Related to executor memory.

spark.io.compression.codec

Codec used to compress RDDs, the event log file, and broadcast variables.

spark.shuffle.service.enabled

Enables the external shuffle service to preserve shuffle files even when executors are removed. It is required by dynamic allocation.

spark.shuffle.spill.compress

Specifies whether to compress the shuffle files.

spark.sql.shuffle.partitions

Number of SparkSQL partitions.

spark.yarn.executor.memoryOverhead

YARN memory overhead.

SparkContext

Main Spark entry point; used to create RDDs, accumulators, and broadcast variables.

SparkConf

Spark configuration object.

SQLContext

Main Spark SQL entry point.

StreamingContext

Main Spark Streaming entry point.

Spark error messages

Spark error messages

Explanation

Container killed by YARN for exceeding memory limits.

The amount of off-heap memory was insufficent at container level. "spark.yarn.executor.memoryOverhead" should be increased to a larger value.

java.io.IOException: Connection reset by peer

Connection reset by peer. Generally occurs in the driver logs when some of the executors fail or are shutdown unexpectedly.

java.lang.OutOfMemoryError

Out of memory error, insufficient Java heap space at executor or driver levels.

org.apache.hadoop.mapred.InvalidInputException

Input path does not exist.

org.apache.spark.SparkException: Kryo serialization failed: Buffer overflow.

Buffer overflow.

org.apache.spark.sql.catalyst.errors.package$TreeNodeException

Exception observed when executing a SparkSQL query on non existing data.

MapReduce/Hive keywords

Key Term

Explanation

hive.exec.parallel

Determines whether to execute jobs in parallel.

hive.exec.reducers.bytes.per.reducer

The size per reducer.

io.sort.mb

The total amount of buffer memory to use while sorting files, in megabytes.

io.sort.record.percent

The percentage of io.sort.mb dedicated to tracking record boundaries.

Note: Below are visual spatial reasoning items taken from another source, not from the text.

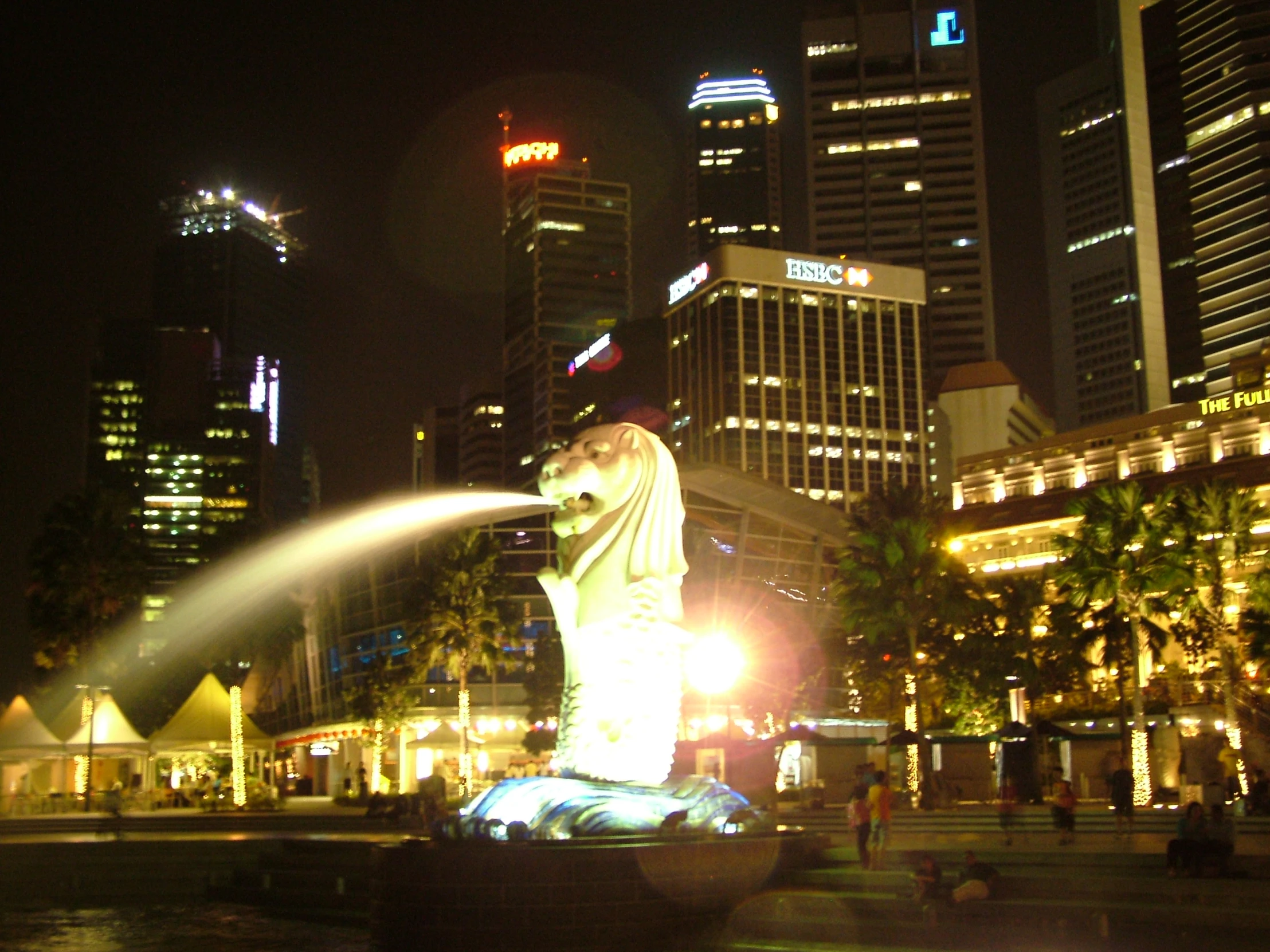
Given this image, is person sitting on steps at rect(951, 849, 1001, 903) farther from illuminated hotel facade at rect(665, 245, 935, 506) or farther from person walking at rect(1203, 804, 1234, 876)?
illuminated hotel facade at rect(665, 245, 935, 506)

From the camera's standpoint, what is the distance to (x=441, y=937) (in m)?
15.2

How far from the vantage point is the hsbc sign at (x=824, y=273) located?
156 metres

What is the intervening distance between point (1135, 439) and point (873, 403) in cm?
6843

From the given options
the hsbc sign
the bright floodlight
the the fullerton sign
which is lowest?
the bright floodlight

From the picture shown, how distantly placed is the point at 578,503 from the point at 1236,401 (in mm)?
82787

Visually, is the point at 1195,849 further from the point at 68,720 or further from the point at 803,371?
the point at 803,371

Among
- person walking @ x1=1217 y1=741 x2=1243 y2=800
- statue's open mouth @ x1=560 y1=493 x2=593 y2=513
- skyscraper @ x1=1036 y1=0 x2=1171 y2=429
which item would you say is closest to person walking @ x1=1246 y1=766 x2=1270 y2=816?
person walking @ x1=1217 y1=741 x2=1243 y2=800

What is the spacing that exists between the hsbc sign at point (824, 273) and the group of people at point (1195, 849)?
139 meters

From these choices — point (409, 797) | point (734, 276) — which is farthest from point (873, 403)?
point (409, 797)

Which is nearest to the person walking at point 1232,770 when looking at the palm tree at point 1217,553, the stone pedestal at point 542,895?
the palm tree at point 1217,553

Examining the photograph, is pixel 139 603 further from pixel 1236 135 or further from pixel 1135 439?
pixel 1236 135

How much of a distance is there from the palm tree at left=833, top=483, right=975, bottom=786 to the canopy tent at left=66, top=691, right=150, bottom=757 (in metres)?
24.1

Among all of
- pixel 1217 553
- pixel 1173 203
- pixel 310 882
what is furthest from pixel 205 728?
pixel 1173 203

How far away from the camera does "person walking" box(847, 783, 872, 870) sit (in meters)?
20.0
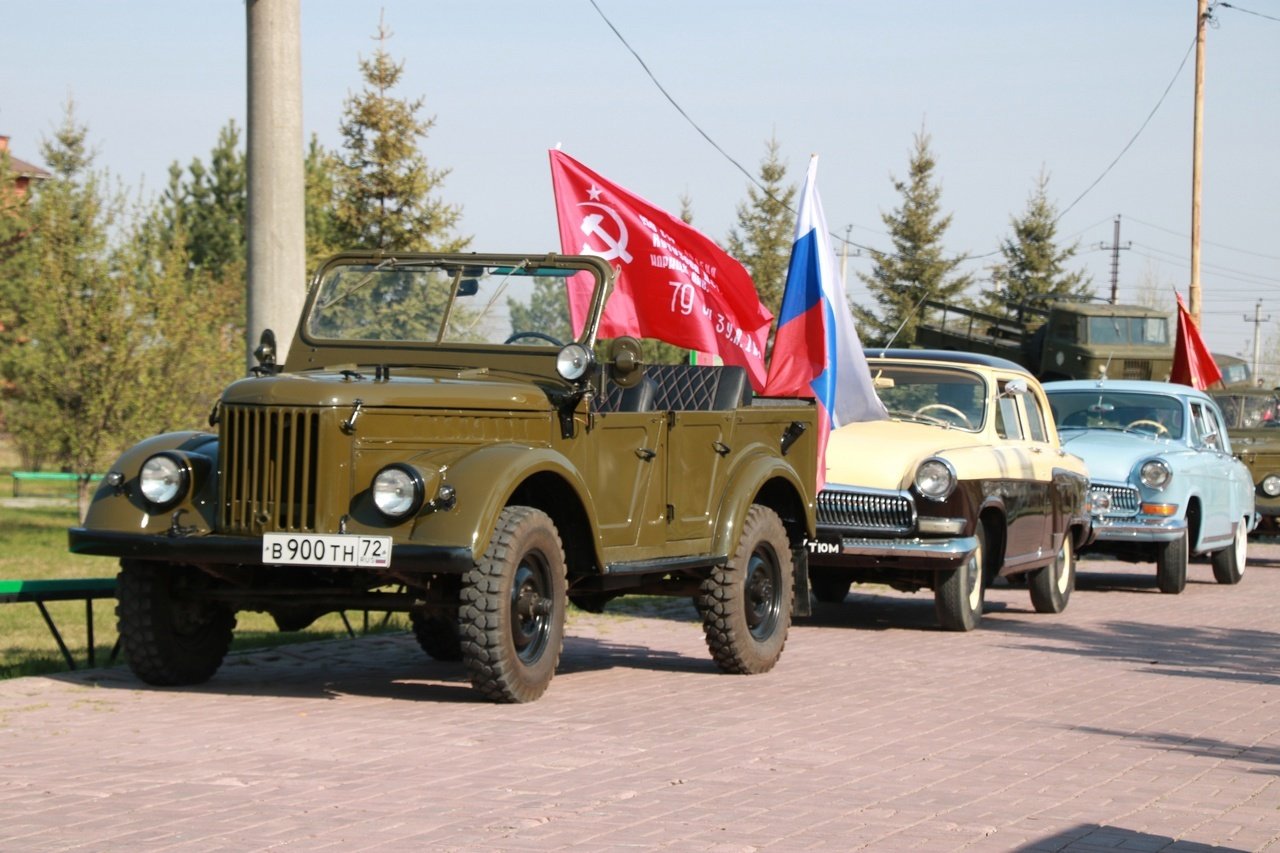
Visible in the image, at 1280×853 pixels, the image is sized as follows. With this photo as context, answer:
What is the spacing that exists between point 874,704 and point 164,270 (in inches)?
734

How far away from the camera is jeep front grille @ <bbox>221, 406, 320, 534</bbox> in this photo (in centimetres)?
795

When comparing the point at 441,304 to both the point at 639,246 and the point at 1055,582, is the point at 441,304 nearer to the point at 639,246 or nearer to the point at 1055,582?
the point at 639,246

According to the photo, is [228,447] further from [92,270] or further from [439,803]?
[92,270]

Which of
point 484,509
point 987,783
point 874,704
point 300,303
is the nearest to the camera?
point 987,783

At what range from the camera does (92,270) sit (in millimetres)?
24500

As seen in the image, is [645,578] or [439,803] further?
[645,578]

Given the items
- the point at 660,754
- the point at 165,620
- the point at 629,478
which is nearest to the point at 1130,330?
the point at 629,478

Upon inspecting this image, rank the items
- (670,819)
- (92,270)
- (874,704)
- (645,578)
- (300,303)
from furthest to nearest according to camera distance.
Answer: (92,270)
(300,303)
(645,578)
(874,704)
(670,819)

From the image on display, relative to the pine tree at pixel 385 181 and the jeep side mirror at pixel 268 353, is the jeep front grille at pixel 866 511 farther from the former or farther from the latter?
the pine tree at pixel 385 181

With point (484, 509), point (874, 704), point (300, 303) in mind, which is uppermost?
point (300, 303)

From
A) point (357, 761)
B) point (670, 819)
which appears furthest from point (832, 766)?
point (357, 761)

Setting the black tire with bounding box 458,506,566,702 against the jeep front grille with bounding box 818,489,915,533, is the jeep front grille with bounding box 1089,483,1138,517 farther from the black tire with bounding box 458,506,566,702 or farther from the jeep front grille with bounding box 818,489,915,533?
the black tire with bounding box 458,506,566,702

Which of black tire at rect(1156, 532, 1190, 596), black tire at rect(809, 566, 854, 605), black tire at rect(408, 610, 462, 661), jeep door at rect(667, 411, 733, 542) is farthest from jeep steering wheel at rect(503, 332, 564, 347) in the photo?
black tire at rect(1156, 532, 1190, 596)

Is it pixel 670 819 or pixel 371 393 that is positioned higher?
pixel 371 393
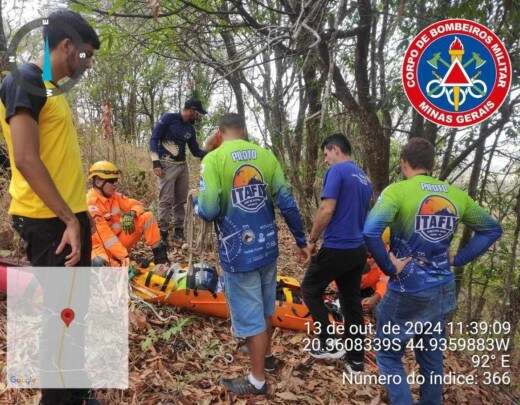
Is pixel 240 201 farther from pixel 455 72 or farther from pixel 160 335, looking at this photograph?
pixel 455 72

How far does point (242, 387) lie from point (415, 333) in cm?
125

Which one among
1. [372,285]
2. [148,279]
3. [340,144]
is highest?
[340,144]

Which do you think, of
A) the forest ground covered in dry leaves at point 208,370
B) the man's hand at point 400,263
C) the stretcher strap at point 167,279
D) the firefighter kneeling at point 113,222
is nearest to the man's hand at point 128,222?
the firefighter kneeling at point 113,222

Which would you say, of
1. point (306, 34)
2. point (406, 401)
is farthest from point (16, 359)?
point (306, 34)

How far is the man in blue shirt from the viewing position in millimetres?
3338

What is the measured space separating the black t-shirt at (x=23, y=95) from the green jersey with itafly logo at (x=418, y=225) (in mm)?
1928

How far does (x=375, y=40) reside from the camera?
16.0 ft

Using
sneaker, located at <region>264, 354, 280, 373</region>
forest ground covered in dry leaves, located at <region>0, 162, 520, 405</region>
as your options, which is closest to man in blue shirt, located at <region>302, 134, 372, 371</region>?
forest ground covered in dry leaves, located at <region>0, 162, 520, 405</region>

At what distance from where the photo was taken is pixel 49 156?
205 centimetres

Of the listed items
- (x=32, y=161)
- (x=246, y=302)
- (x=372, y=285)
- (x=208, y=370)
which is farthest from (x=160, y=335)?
(x=372, y=285)

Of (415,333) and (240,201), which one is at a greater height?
(240,201)

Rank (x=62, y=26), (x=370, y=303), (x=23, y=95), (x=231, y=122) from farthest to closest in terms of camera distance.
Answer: (x=370, y=303) < (x=231, y=122) < (x=62, y=26) < (x=23, y=95)

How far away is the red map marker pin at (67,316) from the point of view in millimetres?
2191

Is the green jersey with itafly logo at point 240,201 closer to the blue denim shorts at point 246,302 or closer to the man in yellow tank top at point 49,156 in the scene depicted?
the blue denim shorts at point 246,302
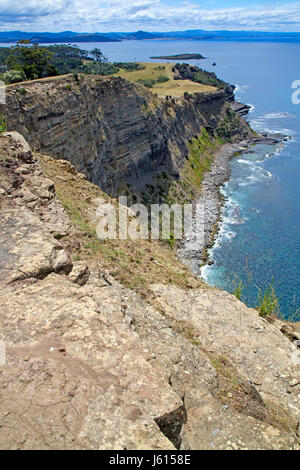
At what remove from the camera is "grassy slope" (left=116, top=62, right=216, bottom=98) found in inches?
3903

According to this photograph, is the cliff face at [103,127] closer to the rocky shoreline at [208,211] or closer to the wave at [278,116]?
the rocky shoreline at [208,211]

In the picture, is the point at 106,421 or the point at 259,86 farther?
the point at 259,86

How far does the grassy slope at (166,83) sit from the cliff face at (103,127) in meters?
24.8

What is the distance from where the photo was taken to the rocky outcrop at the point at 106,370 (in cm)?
701

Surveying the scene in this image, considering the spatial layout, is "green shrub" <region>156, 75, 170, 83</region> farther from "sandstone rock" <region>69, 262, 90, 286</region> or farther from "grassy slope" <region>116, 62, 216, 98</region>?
"sandstone rock" <region>69, 262, 90, 286</region>

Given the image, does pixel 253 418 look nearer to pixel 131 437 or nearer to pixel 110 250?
pixel 131 437

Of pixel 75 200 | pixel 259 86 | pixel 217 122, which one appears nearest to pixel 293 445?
pixel 75 200

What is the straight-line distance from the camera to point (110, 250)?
57.6 feet

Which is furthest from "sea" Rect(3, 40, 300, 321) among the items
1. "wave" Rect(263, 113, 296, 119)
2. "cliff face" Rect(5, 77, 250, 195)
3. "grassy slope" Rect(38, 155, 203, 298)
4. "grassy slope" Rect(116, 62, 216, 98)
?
"grassy slope" Rect(116, 62, 216, 98)

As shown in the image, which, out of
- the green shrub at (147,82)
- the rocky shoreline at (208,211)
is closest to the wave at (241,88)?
the green shrub at (147,82)

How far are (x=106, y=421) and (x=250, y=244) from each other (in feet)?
157

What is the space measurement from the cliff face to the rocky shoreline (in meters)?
8.08

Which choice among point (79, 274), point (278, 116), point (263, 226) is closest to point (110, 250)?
point (79, 274)

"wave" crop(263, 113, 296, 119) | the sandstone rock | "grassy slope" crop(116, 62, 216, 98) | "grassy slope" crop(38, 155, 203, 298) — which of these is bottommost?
"wave" crop(263, 113, 296, 119)
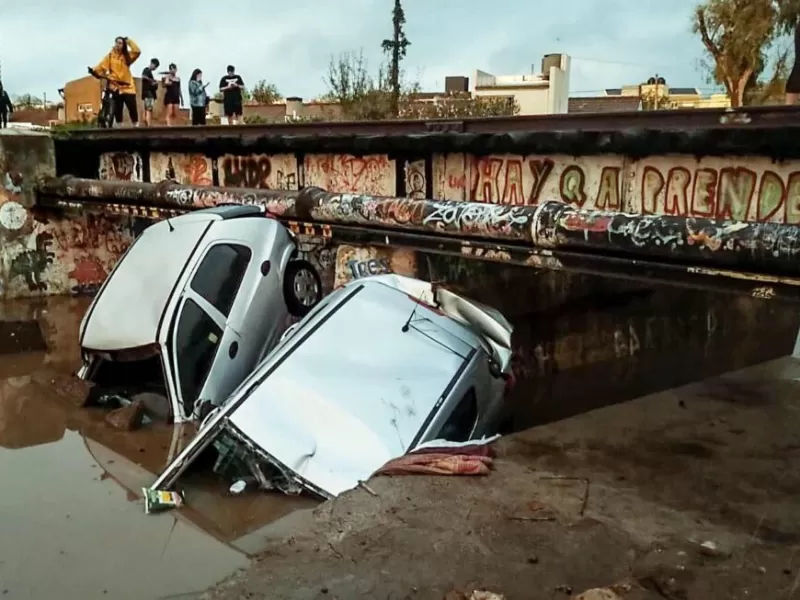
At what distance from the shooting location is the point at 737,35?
915 inches

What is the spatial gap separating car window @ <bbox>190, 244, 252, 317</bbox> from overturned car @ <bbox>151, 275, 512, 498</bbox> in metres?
1.70

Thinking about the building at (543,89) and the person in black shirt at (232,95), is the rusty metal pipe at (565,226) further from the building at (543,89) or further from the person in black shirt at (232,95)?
the building at (543,89)

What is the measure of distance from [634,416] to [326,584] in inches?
135

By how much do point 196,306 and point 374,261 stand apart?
2094mm

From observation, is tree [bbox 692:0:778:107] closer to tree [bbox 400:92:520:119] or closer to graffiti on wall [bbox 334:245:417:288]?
tree [bbox 400:92:520:119]

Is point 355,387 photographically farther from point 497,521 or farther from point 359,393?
point 497,521

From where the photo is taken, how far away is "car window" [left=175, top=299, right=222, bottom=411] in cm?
952

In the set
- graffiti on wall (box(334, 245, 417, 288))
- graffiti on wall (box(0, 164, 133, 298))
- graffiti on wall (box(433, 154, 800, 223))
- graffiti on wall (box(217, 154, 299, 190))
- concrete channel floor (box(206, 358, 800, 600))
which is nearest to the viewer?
concrete channel floor (box(206, 358, 800, 600))

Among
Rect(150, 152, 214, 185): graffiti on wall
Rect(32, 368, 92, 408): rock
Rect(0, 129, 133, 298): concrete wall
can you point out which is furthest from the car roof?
Rect(0, 129, 133, 298): concrete wall

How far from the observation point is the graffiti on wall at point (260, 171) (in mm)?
12250

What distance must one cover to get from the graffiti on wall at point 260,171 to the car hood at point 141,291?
7.05ft

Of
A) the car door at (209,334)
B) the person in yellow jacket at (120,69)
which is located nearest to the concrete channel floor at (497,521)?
the car door at (209,334)

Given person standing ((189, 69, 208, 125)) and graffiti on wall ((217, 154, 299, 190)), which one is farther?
person standing ((189, 69, 208, 125))

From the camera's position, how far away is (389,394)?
24.8 ft
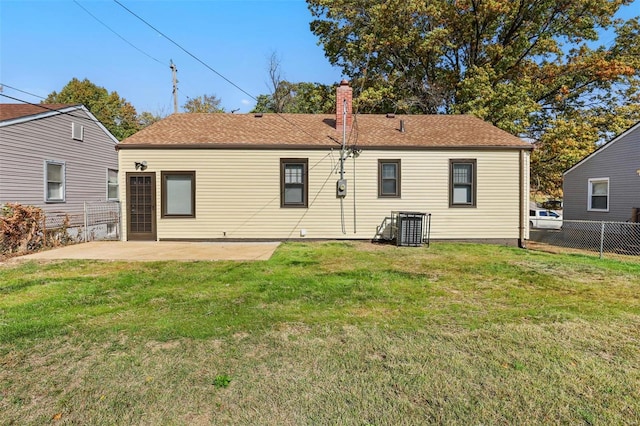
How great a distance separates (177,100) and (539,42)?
21095 millimetres

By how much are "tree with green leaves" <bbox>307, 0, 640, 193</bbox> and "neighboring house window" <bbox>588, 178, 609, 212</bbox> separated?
1822mm

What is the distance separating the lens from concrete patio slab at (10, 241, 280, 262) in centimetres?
774

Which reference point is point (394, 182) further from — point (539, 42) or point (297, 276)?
point (539, 42)

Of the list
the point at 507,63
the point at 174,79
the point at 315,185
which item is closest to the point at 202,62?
the point at 315,185

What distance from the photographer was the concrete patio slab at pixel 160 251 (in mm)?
7742

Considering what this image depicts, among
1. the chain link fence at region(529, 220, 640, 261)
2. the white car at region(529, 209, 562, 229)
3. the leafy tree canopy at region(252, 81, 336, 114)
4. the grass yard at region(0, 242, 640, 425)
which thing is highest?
the leafy tree canopy at region(252, 81, 336, 114)

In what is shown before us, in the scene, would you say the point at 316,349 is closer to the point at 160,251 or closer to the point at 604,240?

mapreduce.input.fileinputformat.split.maxsize

Buffer overflow.

mapreduce.input.fileinputformat.split.minsize

Maximum chunk size map input should be split into.

mapreduce.job.reduces

Default number of reduce tasks per job.

mapreduce.map.cpu.vcores

Number of virtual cores to request from the scheduler for each map task.

mapreduce.map.java.opts

JVM heap size for each map task.

mapreduce.map.memory.mb

The amount of memory to request from the scheduler for each map task.

mapreduce.reduce.cpu.vcores

Number of virtual cores to request from the scheduler for each reduce task.

mapreduce.reduce.java.opts

JVM heap size for each reduce task.

mapreduce.reduce.memory.mb

The amount of memory to request from the scheduler for each reduce task.